Click here to Skip to main content
15,867,568 members
Please Sign up or sign in to vote.
0.00/5 (No votes)
See more:
I am parsing some text and need to look within an individual sentence (already parsed).

I am looking to pull a numeric range. The problem is, the range is identified with a "dash", a "dash with spaces", or simply the word "to" or "through" and sometimes includes a degree symbol on one or both numbers. It also may have an additional character after the degree symbol (which is not always a standard degree symbol. The actual numbers can be anything....

Examples:
HTML
30-70°
30 - 70°
30°-70°
30°C-70°C
30° to 70° C
30°C-70°C
30 to 70°C

etc, any combination of the examples.

Also, sometimes the "degree" symbol is not compliant.

The sentence may also include two ranges, such as:
HTML
30°C-70°C (68°F-85°F)

I am stumped, but the users don't seem to understand why this is so hard.
Again, it could be 3° to 8° just as well, it is just a number range.

Any hard-core experts know where to start? A START would be great even if the entire scenario is unclear or not doable. If I can cull the low-hanging fruit I can convince the managers that we simply cannot automate the entire process.....

Let me add: it get's even more complicated: it may say Temperature above/below 70° or not to exceed... but I really want the range if it is available. Meaning, the sentence may have only ONE number and no range, and that number may be expressed in both F and C. Help me almighty coding people.....

Buddy
Posted
Updated 22-May-13 11:20am
v4
Comments
_Damian S_ 15-May-13 1:51am    
Where is the data coming from? This is less a regex issue and more like a data issue. Parsing really bad data will yield reasonable results if it follows one of several formats, but completely random text is almost impossible to deal with.

Are you stuck with the data coming through however it comes, or can you enforce better data entry at another point in the system to make your life easier?
Buddy Farrell 15-May-13 2:21am    
Thanks Damian,
I did not notice the reply option so there are some comments and an excellent suggestion by another member!
Buddy Farrell 15-May-13 1:56am    
Damian,
The data is coming from XML documents out of my control. This is not an issue of poor internal data management. I need to parse these documents and try to make sense of them. The source is the US government.
Buddy Farrell 15-May-13 2:02am    
I see it as completely a regEx issue, if it can be tackled at all.

■ Dataset content ■
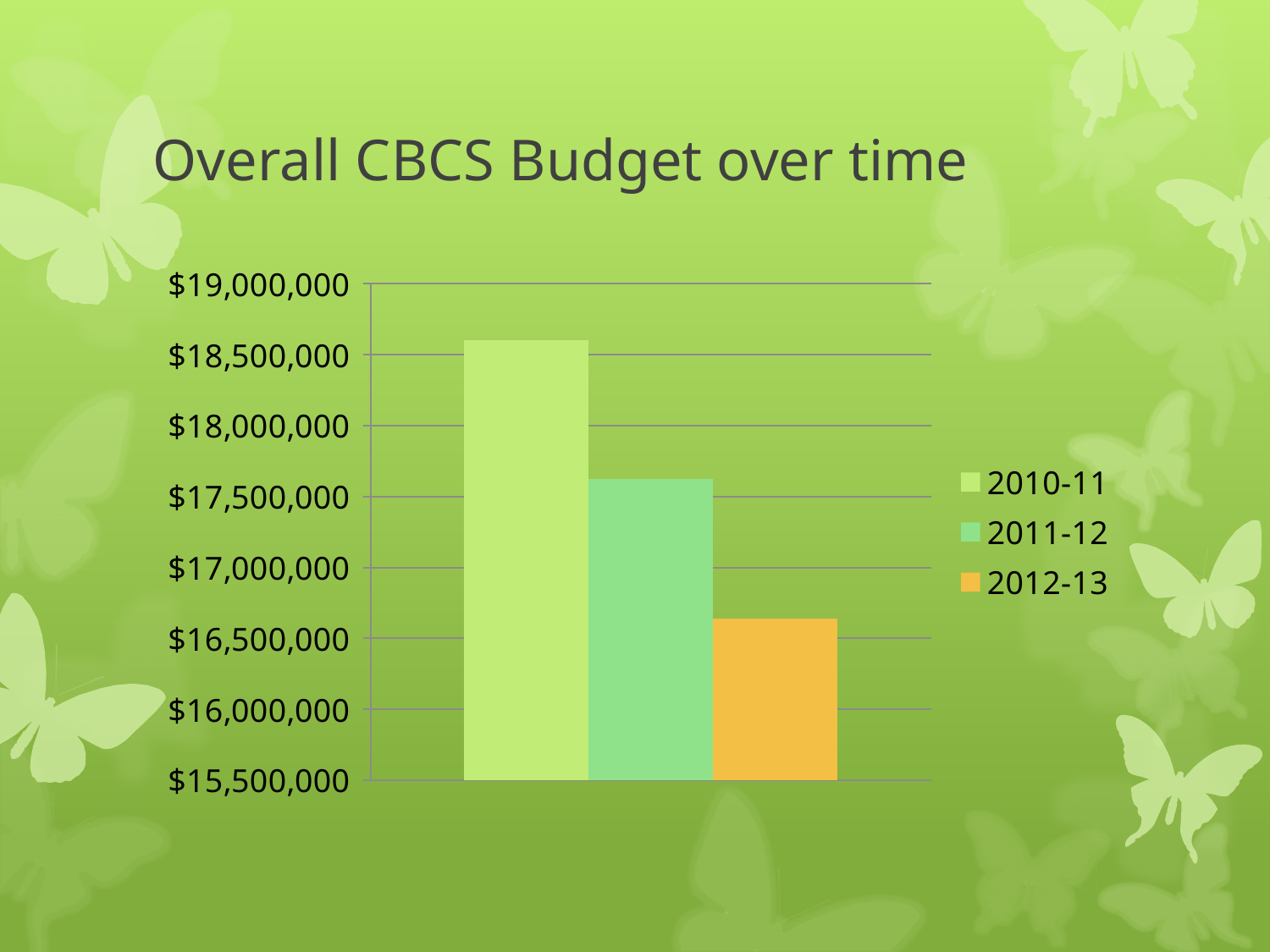
Do the budget values rise or fall from 2010-11 to 2012-13? Fall How many entries does the legend list? 3 What colour is the bar for 2012-13? Orange Is the value for 2012-13 greater or less than $17,000,000? less Which year has the highest budget? 2010-11 Which is larger, the budget for 2011-12 or the budget for 2012-13? 2011-12 Is the value for 2010-11 greater or less than $18,000,000? greater Which year has the lowest budget? 2012-13 Is the value for 2011-12 greater or less than $18,000,000? less How many bars are plotted in the chart? 3 What kind of chart is shown on the slide? Bar chart What is the title of the slide? Overall CBCS Budget over time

■ Problems to solve ■
[1] Answer these from the temperature-range thread.
(a) Besides a dash, which two words can mark a range?
(b) In the comment posted at 1:56am, what is named as the source of the XML documents?
(c) In the comment posted at 2:02am, what kind of issue does Buddy Farrell call the problem?
[2] Print the part of the temperature-range thread that opens with the words containing "Are you stuck" and closes with "by another member!".
Answer from the temperature-range thread alone, not the listing.

■ Answers by item number ■
[1]
(a) "to" or "through"
(b) The US government
(c) Completely a regEx issue

[2]
Are you stuck with the data coming through however it comes, or can you enforce better data entry at another point in the system to make your life easier?
Buddy Farrell 15-May-13 2:21am    
Thanks Damian,
I did not notice the reply option so there are some comments and an excellent suggestion by another member!